In certain cases, boundary integral methods are preferred for elliptic partial differential equations as opposed to finite difference methods. For instance, for solving the Poisson equation in a domain $D$ $$\nabla^2 u = \phi_0 \tag{$\star$}$$ with boundary condition $u = f$ on $\partial D$, instead of discretizing $(\star)$, I often see the boundary integral formulation being solved, i.e., $$u(x) = \int_{\partial D} \sigma(s) \dfrac{\partial G(x,y(s))}{\partial n_y} ds + \int_{D} G(x,y) \phi_0(y) dy$$ where the unknown density $\sigma(s)$ is obtained by enforcing the boundary condition, i.e., $$\dfrac{\sigma(x)}2 + \int_{\partial D} \sigma(s) \dfrac{\partial G(x,y(s))}{\partial n_y} ds + \int_{D} G(x,y) \phi_0(y) dy = f(x) \tag{$\dagger$}$$ What is the advantage of solving $(\dagger)$ instead of $(\star)$? Note that in $(\dagger)$, one integral is done over the entire domain, while the other is done over the boundary.
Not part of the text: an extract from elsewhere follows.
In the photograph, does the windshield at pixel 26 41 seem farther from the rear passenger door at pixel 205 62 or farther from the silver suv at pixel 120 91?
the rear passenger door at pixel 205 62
Below are the list of questions, which I have:
- What dictates the choice of boundary integral method and finite difference method, i.e., under what circumstances are boundary integral methods preferred over finite difference?
- Is one more computationally accurate and/or easier and/or inexpensive than the other?
Overall, I would like to have a comparison between boundary integral methods and finite difference methods highlighting the pros and cons of both the methods.